─── Records shown ───

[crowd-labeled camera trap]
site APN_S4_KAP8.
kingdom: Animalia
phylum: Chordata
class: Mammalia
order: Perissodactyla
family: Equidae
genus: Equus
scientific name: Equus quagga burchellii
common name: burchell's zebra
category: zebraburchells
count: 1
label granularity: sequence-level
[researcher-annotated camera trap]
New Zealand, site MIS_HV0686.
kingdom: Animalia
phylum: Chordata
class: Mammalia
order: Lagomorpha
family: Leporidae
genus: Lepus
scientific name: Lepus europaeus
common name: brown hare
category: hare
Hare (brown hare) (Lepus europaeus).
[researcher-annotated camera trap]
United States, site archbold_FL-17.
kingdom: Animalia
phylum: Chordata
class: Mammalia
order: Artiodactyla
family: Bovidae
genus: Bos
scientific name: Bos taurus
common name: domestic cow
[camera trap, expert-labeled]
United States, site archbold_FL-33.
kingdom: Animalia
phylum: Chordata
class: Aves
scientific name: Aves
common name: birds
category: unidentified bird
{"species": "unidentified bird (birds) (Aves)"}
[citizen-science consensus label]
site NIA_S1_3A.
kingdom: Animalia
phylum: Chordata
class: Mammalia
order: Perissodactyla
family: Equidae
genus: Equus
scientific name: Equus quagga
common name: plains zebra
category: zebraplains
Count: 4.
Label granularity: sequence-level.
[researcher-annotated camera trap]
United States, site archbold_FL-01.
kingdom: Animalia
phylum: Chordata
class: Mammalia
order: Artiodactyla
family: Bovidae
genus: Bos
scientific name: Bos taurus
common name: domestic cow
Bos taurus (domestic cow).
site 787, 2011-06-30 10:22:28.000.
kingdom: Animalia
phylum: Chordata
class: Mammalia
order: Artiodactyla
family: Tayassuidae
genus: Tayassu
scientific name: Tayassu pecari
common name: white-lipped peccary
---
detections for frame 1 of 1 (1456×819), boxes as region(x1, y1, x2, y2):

───

**What the exercise asks**. Could every entry be given again exactly, with no line skipped?

**Task output**.
[crowd-labeled camera trap]
site APN_S4_KAP8.
kingdom: Animalia
phylum: Chordata
class: Mammalia
order: Perissodactyla
family: Equidae
genus: Equus
scientific name: Equus quagga burchellii
common name: burchell's zebra
category: zebraburchells
count: 1
label granularity: sequence-level
[researcher-annotated camera trap]
New Zealand, site MIS_HV0686.
kingdom: Animalia
phylum: Chordata
class: Mammalia
order: Lagomorpha
family: Leporidae
genus: Lepus
scientific name: Lepus europaeus
common name: brown hare
category: hare
Hare (brown hare) (Lepus europaeus).
[researcher-annotated camera trap]
United States, site archbold_FL-17.
kingdom: Animalia
phylum: Chordata
class: Mammalia
order: Artiodactyla
family: Bovidae
genus: Bos
scientific name: Bos taurus
common name: domestic cow
[camera trap, expert-labeled]
United States, site archbold_FL-33.
kingdom: Animalia
phylum: Chordata
class: Aves
scientific name: Aves
common name: birds
category: unidentified bird
{"species": "unidentified bird (birds) (Aves)"}
[citizen-science consensus label]
site NIA_S1_3A.
kingdom: Animalia
phylum: Chordata
class: Mammalia
order: Perissodactyla
family: Equidae
genus: Equus
scientific name: Equus quagga
common name: plains zebra
category: zebraplains
Count: 4.
Label granularity: sequence-level.
[researcher-annotated camera trap]
United States, site archbold_FL-01.
kingdom: Animalia
phylum: Chordata
class: Mammalia
order: Artiodactyla
family: Bovidae
genus: Bos
scientific name: Bos taurus
common name: domestic cow
Bos taurus (domestic cow).
site 787, 2011-06-30 10:22:28.000.
kingdom: Animalia
phylum: Chordata
class: Mammalia
order: Artiodactyla
family: Tayassuidae
genus: Tayassu
scientific name: Tayassu pecari
common name: white-lipped peccary
---
detections for frame 1 of 1 (1456×819), boxes as region(x1, y1, x2, y2):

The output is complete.